L’établissement a fait des efforts pour atteindre l’équilibre financier : l’activité obstétricale a été augmentée à moyens quasi constants de 10%, le service de l’unité de néonatalogie a été étendu, l’hospitalisation à domicile postnatale développée.

Evolution du nombre d’acccouchements par an au Belvédère

Pour autant cela n’a pas suffit. Loin du « travailler plus pour gagner plus », l’établissement hospitalier se heurte à l’inverse de ce que le collectif souhaitait : la tarification à l’acte baisse, et chaque naissance rapporte un peu moins en 2011 qu’en 2008. Autant dire que les équipes n’ont pas l’impression que leurs efforts soient récompensés.

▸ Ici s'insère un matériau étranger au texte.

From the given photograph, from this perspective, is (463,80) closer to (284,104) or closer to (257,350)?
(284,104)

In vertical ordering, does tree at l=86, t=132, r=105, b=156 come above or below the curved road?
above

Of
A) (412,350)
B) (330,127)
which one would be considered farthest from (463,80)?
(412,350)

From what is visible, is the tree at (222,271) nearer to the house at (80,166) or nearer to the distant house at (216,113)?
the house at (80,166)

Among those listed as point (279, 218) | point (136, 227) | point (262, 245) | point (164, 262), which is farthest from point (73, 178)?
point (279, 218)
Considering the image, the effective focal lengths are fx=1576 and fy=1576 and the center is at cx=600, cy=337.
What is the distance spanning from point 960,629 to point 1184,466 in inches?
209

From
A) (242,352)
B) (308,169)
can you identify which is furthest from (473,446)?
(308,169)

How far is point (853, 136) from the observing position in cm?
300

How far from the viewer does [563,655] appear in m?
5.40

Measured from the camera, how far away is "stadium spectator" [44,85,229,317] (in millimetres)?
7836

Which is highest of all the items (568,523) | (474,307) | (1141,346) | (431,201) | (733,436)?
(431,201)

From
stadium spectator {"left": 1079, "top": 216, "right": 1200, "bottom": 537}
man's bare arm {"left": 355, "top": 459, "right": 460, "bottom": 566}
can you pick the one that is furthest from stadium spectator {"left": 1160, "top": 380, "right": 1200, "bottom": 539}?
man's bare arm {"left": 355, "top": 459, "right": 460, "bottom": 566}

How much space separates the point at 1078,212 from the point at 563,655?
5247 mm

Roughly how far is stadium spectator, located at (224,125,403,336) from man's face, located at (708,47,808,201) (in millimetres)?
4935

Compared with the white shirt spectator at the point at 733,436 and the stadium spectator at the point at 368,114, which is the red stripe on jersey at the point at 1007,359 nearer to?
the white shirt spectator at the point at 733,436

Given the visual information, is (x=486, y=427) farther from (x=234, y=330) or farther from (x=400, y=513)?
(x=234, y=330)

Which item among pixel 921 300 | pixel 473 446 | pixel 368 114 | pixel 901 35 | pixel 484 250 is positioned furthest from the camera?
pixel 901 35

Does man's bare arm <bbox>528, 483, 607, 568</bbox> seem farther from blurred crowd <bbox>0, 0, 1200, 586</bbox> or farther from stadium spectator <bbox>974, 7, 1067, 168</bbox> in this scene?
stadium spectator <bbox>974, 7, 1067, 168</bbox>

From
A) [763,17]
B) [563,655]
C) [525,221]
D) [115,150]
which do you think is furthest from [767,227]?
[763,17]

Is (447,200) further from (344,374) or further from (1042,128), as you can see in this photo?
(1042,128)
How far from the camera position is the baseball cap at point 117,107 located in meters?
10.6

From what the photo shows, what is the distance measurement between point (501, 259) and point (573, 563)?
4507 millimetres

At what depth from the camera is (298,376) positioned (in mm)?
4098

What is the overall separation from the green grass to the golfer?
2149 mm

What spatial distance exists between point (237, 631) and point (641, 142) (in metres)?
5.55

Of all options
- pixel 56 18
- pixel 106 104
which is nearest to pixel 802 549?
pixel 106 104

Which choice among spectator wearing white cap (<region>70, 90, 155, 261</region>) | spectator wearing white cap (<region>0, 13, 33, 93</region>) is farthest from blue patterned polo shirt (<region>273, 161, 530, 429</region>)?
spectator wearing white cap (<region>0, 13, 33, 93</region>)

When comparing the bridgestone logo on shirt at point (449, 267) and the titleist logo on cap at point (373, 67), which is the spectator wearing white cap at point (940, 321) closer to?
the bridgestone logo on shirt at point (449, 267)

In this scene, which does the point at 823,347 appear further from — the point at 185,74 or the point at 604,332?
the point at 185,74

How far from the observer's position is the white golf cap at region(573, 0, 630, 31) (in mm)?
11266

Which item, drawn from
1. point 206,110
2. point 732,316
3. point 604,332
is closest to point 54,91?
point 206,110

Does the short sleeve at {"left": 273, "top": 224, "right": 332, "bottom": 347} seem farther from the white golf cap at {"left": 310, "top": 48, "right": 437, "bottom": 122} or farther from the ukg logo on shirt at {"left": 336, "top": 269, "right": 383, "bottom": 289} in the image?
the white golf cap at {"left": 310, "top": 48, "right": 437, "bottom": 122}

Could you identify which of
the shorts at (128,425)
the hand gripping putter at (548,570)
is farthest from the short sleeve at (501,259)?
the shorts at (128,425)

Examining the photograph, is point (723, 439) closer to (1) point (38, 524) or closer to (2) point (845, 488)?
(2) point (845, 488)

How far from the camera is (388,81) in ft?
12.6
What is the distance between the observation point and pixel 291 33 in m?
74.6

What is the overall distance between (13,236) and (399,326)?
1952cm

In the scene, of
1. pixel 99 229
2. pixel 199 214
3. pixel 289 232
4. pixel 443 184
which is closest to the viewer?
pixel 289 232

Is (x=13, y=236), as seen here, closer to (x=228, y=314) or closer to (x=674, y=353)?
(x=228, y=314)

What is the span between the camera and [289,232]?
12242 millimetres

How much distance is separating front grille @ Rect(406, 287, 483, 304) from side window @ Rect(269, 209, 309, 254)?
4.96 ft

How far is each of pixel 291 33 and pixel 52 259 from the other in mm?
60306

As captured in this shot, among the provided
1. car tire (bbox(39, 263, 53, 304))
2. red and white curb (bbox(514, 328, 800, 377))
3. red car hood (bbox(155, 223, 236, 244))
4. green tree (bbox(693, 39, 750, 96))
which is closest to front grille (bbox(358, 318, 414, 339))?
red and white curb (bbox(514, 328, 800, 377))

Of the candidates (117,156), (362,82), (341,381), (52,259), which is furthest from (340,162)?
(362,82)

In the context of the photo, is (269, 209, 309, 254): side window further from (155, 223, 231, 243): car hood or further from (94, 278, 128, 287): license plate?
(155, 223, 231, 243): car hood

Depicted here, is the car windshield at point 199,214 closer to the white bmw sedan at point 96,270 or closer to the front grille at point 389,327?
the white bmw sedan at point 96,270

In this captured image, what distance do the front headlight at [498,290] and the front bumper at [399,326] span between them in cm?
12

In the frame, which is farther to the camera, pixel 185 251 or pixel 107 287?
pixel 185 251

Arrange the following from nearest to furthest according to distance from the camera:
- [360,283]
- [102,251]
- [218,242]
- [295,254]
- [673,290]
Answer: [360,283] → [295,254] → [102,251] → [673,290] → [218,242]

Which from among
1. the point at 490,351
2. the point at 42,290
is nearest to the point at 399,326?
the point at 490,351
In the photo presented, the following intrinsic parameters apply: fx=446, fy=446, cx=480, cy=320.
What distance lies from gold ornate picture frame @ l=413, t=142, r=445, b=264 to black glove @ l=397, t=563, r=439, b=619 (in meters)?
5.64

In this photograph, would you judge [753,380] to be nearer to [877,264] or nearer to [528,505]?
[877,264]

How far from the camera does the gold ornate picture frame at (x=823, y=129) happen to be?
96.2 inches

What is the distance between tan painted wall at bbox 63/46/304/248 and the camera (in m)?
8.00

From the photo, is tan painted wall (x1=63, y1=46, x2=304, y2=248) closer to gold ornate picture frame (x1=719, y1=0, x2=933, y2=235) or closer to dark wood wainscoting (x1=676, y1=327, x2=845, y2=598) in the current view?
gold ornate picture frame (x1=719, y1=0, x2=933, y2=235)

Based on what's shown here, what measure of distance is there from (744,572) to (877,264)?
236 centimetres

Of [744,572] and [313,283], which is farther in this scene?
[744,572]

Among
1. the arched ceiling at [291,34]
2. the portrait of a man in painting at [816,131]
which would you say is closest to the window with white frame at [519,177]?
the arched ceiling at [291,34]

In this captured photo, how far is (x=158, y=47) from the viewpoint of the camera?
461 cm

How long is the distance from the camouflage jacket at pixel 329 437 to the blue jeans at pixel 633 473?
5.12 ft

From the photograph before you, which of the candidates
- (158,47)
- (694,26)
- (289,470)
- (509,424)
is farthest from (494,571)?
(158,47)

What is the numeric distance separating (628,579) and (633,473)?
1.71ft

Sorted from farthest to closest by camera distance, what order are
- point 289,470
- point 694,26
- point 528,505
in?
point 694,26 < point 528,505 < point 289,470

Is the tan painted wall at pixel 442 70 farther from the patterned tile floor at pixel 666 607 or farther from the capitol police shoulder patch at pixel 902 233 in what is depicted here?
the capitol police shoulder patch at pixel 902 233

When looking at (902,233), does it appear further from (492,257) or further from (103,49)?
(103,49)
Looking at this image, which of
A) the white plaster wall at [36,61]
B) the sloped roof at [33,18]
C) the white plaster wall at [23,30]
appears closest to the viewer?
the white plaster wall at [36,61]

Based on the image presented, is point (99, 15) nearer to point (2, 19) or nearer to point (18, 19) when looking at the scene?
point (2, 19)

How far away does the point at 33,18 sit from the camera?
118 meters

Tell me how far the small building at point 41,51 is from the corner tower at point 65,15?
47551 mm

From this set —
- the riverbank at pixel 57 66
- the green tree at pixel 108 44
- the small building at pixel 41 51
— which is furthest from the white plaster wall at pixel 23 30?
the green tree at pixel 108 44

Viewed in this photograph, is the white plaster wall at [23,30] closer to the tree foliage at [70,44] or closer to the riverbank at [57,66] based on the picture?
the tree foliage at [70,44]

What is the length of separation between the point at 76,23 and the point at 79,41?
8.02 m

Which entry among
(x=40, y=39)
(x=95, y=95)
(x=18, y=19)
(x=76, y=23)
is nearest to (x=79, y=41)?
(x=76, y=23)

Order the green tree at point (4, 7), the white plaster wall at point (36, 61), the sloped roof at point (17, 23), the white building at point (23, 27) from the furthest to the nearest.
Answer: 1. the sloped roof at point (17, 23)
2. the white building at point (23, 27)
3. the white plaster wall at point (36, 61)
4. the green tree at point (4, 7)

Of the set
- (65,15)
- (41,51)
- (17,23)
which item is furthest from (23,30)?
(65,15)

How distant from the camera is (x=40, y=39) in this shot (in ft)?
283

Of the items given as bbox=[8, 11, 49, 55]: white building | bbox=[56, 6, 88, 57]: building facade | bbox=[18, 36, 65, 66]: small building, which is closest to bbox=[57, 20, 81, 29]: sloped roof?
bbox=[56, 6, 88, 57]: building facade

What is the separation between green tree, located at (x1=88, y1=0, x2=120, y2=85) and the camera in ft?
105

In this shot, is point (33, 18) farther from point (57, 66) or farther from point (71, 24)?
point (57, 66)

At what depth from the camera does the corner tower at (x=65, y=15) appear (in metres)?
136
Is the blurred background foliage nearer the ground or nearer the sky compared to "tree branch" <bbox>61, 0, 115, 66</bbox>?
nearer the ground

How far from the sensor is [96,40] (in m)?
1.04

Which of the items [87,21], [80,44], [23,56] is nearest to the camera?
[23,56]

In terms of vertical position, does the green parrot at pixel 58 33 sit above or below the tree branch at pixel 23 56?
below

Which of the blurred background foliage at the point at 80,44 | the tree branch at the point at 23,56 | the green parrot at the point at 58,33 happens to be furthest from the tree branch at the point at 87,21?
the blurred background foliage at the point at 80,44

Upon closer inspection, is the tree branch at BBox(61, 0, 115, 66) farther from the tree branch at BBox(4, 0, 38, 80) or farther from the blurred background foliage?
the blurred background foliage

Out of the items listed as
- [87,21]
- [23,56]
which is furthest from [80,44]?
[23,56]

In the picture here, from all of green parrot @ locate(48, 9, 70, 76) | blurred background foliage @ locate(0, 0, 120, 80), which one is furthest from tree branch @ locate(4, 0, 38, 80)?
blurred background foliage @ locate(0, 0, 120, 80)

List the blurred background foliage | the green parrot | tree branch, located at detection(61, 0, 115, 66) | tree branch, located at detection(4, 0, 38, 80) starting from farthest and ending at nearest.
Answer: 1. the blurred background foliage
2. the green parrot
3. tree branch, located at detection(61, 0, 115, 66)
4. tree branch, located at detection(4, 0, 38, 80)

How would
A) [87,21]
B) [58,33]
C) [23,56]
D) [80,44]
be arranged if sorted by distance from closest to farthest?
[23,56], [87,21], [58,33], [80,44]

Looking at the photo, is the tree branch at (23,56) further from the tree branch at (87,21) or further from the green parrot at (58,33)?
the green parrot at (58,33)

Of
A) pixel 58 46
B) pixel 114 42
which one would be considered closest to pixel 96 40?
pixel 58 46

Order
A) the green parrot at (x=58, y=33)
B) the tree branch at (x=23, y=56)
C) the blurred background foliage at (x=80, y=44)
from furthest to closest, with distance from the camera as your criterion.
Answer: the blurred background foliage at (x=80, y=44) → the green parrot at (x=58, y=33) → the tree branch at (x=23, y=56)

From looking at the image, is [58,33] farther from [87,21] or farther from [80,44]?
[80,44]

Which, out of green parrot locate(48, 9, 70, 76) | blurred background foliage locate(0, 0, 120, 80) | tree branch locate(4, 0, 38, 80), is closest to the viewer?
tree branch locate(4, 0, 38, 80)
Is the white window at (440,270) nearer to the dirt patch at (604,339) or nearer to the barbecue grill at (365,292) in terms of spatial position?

L’établissement a proposé un projet de rénovation moins coûteux que le premier, ne comprenant pas le bloc opératoire, pour un montant de quatre millions d’euros. Selon un document diffusé en soutien au Belvédère :

« Ce projet a de nouveau été refusé par l’agence régionale en raison du déficit d’exploitation même si elle reconnaît le travail fait par l’établissement et la nécessité de l’investissement. » Une expertise indépendante

Face à ce qui ressemble à une impasse, l’agence régionale de la santé a commandité le 21 novembre une expertise indépendante pour trouver des solutions aux difficultés rencontrées par le Belvédère.

Pour le collectif, on est dans l’impasse, et, sauf surprise, il n’y aurait pas de bonne nouvelle à attendre de cette expertise. Le document d’explication de la situation, qui est ces jours-ci remis aux élus, conclut :

« La question du déficit doit être résolue par l’augmentation des recettes pour permettre à l’établissement de se moderniser. Il faut donc redéfinir les missions de l’établissement pour en assurer l’avenir. »

La mission d’expertise pourrait arriver à une autre conclusion : faire rentrer les actes prodigués dans l’enveloppe prévue à cet effet.

Mais le Belvédère a construit toute sa démarche sur la qualité des soins. On lit ainsi, sur le site web du collectif :

« L’équipe médicale pluridisciplinaire du Belvédère travaille de façon complémentaire afin d’assurer une qualité constante de prise en charge de la mère et de l’enfant, mais aussi du conjoint : le concept de sécurité est entendu autant sur le plan physique que psychoaffectif, la prise en charge de la mère et de l’enfant se fait de façon globale, la lutte contre la douleur physique ou psychique fait partie intégrante de la prise en charge. »

Des mots qui sous-tendent un projet d’établissement et une démarche. Une démarche qui a peut-être un coût trop élevé par rapport aux politiques aujourd’hui mises en place.

Baisser la qualité des soins, faire rentrer plus tôt chez eux la mère et l’enfant, trancher dans les dépenses qui n’apparaîtraient pas médicalement indispensables, bref, rentrer dans les clous.

Mais c’est manifestement contre cela que le collectif se prépare d’os et déjà à se battre. Logique médicale contre logique comptable.